▼▼▼

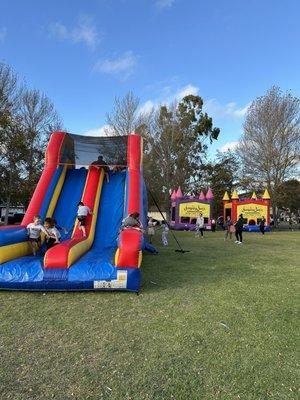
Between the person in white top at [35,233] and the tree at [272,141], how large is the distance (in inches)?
1156

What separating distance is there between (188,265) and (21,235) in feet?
12.5

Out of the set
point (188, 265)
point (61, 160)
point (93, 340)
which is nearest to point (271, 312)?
point (93, 340)

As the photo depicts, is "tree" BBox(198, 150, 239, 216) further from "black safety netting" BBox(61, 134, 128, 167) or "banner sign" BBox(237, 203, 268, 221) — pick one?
"black safety netting" BBox(61, 134, 128, 167)

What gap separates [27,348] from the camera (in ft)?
12.2

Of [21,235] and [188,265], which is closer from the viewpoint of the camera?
[21,235]

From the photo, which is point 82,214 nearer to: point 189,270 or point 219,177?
point 189,270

▲▲▲

Rescale the stretch from the line containing "Of [21,235] and" through the end of the items, including both ends: give only those lines again, requests included, with every coordinate in the answers multiplied by 2.1 and rounded to a whole number, halves rounding up.

Of [21,235] and [188,265], which is closer from the viewpoint of the camera?
[44,494]

From the photo, which is point 82,214 nearer to: point 189,270 or point 219,177?
point 397,567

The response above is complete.